**Il tuo obiettivo**
Trascrivi tutte le righe dei dati registrati sotto forma di elenco numerato, escludendo le righe vuote.

**Dati registrati**

+ + + + +

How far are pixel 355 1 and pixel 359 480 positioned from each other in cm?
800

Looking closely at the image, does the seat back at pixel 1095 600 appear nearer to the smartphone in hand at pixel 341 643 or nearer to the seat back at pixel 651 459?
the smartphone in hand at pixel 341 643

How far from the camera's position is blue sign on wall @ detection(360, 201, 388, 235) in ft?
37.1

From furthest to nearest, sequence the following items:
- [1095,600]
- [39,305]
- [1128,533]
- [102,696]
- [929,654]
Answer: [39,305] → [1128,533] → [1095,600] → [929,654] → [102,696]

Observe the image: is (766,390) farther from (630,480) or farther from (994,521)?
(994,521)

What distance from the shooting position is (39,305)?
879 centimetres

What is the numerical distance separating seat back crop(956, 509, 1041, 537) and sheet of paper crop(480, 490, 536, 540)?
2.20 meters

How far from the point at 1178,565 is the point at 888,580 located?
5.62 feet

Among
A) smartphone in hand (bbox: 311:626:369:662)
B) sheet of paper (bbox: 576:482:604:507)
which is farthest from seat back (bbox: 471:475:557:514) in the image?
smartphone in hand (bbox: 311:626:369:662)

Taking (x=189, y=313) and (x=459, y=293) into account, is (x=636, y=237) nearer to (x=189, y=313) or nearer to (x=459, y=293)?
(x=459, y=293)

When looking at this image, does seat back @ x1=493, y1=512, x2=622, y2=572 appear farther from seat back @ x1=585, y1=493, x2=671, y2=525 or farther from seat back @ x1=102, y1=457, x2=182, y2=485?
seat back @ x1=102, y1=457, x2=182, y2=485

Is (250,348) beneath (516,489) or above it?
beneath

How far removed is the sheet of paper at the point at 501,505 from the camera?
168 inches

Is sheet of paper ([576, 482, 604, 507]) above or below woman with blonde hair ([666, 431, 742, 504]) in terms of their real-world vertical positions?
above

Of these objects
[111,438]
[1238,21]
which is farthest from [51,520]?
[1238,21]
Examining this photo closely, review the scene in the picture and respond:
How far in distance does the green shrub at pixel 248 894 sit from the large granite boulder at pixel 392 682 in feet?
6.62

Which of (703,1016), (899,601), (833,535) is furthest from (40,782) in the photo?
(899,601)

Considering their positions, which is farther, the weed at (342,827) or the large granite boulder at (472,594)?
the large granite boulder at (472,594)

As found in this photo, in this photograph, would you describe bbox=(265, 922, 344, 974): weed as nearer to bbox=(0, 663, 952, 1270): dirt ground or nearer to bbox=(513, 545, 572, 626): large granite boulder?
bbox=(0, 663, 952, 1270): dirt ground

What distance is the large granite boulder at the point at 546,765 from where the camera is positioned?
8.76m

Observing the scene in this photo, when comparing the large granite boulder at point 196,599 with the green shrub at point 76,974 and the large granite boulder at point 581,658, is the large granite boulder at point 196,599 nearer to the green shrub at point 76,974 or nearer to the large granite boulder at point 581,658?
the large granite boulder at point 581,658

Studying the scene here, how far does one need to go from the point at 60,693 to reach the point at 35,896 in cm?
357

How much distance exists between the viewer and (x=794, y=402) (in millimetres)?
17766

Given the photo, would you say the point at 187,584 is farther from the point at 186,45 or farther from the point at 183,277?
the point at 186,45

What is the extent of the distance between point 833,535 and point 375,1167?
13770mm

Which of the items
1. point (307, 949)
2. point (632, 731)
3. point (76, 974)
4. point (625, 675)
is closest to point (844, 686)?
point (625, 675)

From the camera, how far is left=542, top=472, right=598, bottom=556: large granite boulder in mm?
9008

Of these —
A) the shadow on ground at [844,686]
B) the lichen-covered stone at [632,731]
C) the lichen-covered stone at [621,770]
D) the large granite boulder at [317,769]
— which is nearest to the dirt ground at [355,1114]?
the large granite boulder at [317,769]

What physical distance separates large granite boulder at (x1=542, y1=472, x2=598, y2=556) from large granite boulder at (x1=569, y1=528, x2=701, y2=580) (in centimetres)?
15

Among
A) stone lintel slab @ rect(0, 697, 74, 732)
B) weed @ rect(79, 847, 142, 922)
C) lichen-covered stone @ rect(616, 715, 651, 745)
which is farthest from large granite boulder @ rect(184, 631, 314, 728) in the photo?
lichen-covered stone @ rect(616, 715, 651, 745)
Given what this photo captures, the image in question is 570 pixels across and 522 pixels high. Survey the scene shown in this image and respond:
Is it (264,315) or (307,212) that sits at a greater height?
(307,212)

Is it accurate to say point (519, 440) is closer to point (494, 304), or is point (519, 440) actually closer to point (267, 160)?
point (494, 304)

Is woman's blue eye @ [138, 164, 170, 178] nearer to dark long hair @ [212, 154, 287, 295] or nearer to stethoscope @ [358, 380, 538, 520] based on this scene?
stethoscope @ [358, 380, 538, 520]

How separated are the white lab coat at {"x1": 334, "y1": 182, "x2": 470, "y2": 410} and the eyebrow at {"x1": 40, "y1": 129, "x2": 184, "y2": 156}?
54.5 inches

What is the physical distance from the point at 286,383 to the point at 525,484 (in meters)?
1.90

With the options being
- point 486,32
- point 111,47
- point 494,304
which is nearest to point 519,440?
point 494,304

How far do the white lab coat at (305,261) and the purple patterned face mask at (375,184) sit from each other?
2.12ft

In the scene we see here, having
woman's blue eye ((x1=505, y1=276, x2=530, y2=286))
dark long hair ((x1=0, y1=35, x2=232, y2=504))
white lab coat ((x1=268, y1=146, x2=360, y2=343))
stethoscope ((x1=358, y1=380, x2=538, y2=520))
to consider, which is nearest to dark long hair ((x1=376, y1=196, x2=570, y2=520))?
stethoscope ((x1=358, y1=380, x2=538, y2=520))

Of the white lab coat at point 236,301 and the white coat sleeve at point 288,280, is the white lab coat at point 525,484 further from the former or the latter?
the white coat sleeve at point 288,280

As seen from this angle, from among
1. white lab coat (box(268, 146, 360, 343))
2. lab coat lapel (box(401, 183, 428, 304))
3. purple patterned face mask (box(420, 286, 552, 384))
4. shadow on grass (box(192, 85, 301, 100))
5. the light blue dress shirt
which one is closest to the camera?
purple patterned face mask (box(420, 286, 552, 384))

+ + + + +

**Soluzione completa**
1. How far are pixel 355 1 and pixel 359 480 positioned from each other in cm?
2. 800
3. Looking closely at the image, does the seat back at pixel 1095 600 appear nearer to the smartphone in hand at pixel 341 643 or nearer to the seat back at pixel 651 459?
4. the smartphone in hand at pixel 341 643
5. How far from the camera's position is blue sign on wall @ detection(360, 201, 388, 235) in ft?
6. 37.1
7. From furthest to nearest, sequence the following items:
8. - [1095,600]
9. - [39,305]
10. - [1128,533]
11. - [102,696]
12. - [929,654]
13. Answer: [39,305] → [1128,533] → [1095,600] → [929,654] → [102,696]
14. Observe the image: is (766,390) farther from (630,480) or farther from (994,521)?
15. (994,521)
16. What distance from the shooting position is (39,305)?
17. 879 centimetres
18. What is the numerical distance separating seat back crop(956, 509, 1041, 537) and sheet of paper crop(480, 490, 536, 540)?
19. 2.20 meters
20. How far from the point at 1178,565 is the point at 888,580 located?
21. 5.62 feet
22. Among
23. A) smartphone in hand (bbox: 311:626:369:662)
24. B) sheet of paper (bbox: 576:482:604:507)
25. which is farthest from seat back (bbox: 471:475:557:514) in the image?
26. smartphone in hand (bbox: 311:626:369:662)
27. Taking (x=189, y=313) and (x=459, y=293) into account, is (x=636, y=237) nearer to (x=189, y=313) or nearer to (x=459, y=293)?
28. (x=459, y=293)
29. When looking at this image, does seat back @ x1=493, y1=512, x2=622, y2=572 appear farther from seat back @ x1=585, y1=493, x2=671, y2=525 or farther from seat back @ x1=102, y1=457, x2=182, y2=485?
30. seat back @ x1=102, y1=457, x2=182, y2=485
31. Is (250,348) beneath (516,489) or above it?
32. beneath
33. How far removed is the sheet of paper at the point at 501,505 from the camera?
34. 168 inches
35. Is sheet of paper ([576, 482, 604, 507]) above or below woman with blonde hair ([666, 431, 742, 504]) in terms of their real-world vertical positions?
36. above
37. Of these objects
38. [111,438]
39. [1238,21]
40. which is farthest from [51,520]?
41. [1238,21]
42. Examining this photo closely, review the scene in the picture and respond:
43. How far in distance does the green shrub at pixel 248 894 sit from the large granite boulder at pixel 392 682 in feet?
44. 6.62
45. Which of (703,1016), (899,601), (833,535) is furthest from (40,782) in the photo?
46. (899,601)
47. Considering their positions, which is farther, the weed at (342,827) or the large granite boulder at (472,594)?
48. the large granite boulder at (472,594)
49. As found in this photo, in this photograph, would you describe bbox=(265, 922, 344, 974): weed as nearer to bbox=(0, 663, 952, 1270): dirt ground or nearer to bbox=(513, 545, 572, 626): large granite boulder?
50. bbox=(0, 663, 952, 1270): dirt ground
51. What distance is the large granite boulder at the point at 546,765 from where the camera is positioned?
52. 8.76m
53. Observing the scene in this photo, when comparing the large granite boulder at point 196,599 with the green shrub at point 76,974 and the large granite boulder at point 581,658, is the large granite boulder at point 196,599 nearer to the green shrub at point 76,974 or nearer to the large granite boulder at point 581,658?
54. the large granite boulder at point 581,658
55. Studying the scene here, how far does one need to go from the point at 60,693 to reach the point at 35,896 in cm?
56. 357
57. How much distance exists between the viewer and (x=794, y=402) (in millimetres)?
58. 17766
59. Given the photo, would you say the point at 187,584 is farther from the point at 186,45 or farther from the point at 183,277?
60. the point at 186,45
61. What is the extent of the distance between point 833,535 and point 375,1167?
62. 13770mm
63. Which of the items
64. 1. point (307, 949)
65. 2. point (632, 731)
66. 3. point (76, 974)
67. 4. point (625, 675)
68. is closest to point (844, 686)?
69. point (625, 675)
70. From the camera, how far is left=542, top=472, right=598, bottom=556: large granite boulder in mm?
71. 9008
72. Of these —
73. A) the shadow on ground at [844,686]
74. B) the lichen-covered stone at [632,731]
75. C) the lichen-covered stone at [621,770]
76. D) the large granite boulder at [317,769]
77. — which is nearest to the dirt ground at [355,1114]?
78. the large granite boulder at [317,769]
79. What physical distance separates large granite boulder at (x1=542, y1=472, x2=598, y2=556) from large granite boulder at (x1=569, y1=528, x2=701, y2=580) (in centimetres)?
80. 15
81. Among
82. A) stone lintel slab @ rect(0, 697, 74, 732)
83. B) weed @ rect(79, 847, 142, 922)
84. C) lichen-covered stone @ rect(616, 715, 651, 745)
85. which is farthest from large granite boulder @ rect(184, 631, 314, 728) in the photo?
86. lichen-covered stone @ rect(616, 715, 651, 745)
87. Given what this photo captures, the image in question is 570 pixels across and 522 pixels high. Survey the scene shown in this image and respond:
88. Is it (264,315) or (307,212) that sits at a greater height?
89. (307,212)
90. Is it accurate to say point (519, 440) is closer to point (494, 304), or is point (519, 440) actually closer to point (267, 160)?
91. point (494, 304)
92. Is woman's blue eye @ [138, 164, 170, 178] nearer to dark long hair @ [212, 154, 287, 295] or nearer to stethoscope @ [358, 380, 538, 520] based on this scene?
93. stethoscope @ [358, 380, 538, 520]
94. How separated are the white lab coat at {"x1": 334, "y1": 182, "x2": 470, "y2": 410} and the eyebrow at {"x1": 40, "y1": 129, "x2": 184, "y2": 156}?
95. 54.5 inches
96. What is the physical distance from the point at 286,383 to the point at 525,484 (in meters)?
97. 1.90
98. With the options being
99. - point 486,32
100. - point 111,47
101. - point 494,304
102. which is nearest to point 519,440?
103. point 494,304
104. How far do the white lab coat at (305,261) and the purple patterned face mask at (375,184) sit from each other?
105. 2.12ft
106. In the scene we see here, having
107. woman's blue eye ((x1=505, y1=276, x2=530, y2=286))
108. dark long hair ((x1=0, y1=35, x2=232, y2=504))
109. white lab coat ((x1=268, y1=146, x2=360, y2=343))
110. stethoscope ((x1=358, y1=380, x2=538, y2=520))
111. to consider, which is nearest to dark long hair ((x1=376, y1=196, x2=570, y2=520))?
112. stethoscope ((x1=358, y1=380, x2=538, y2=520))
113. Of the white lab coat at point 236,301 and the white coat sleeve at point 288,280, is the white lab coat at point 525,484 further from the former or the latter?
114. the white coat sleeve at point 288,280
115. As seen from this angle, from among
116. 1. white lab coat (box(268, 146, 360, 343))
117. 2. lab coat lapel (box(401, 183, 428, 304))
118. 3. purple patterned face mask (box(420, 286, 552, 384))
119. 4. shadow on grass (box(192, 85, 301, 100))
120. 5. the light blue dress shirt
121. which one is closest to the camera?
122. purple patterned face mask (box(420, 286, 552, 384))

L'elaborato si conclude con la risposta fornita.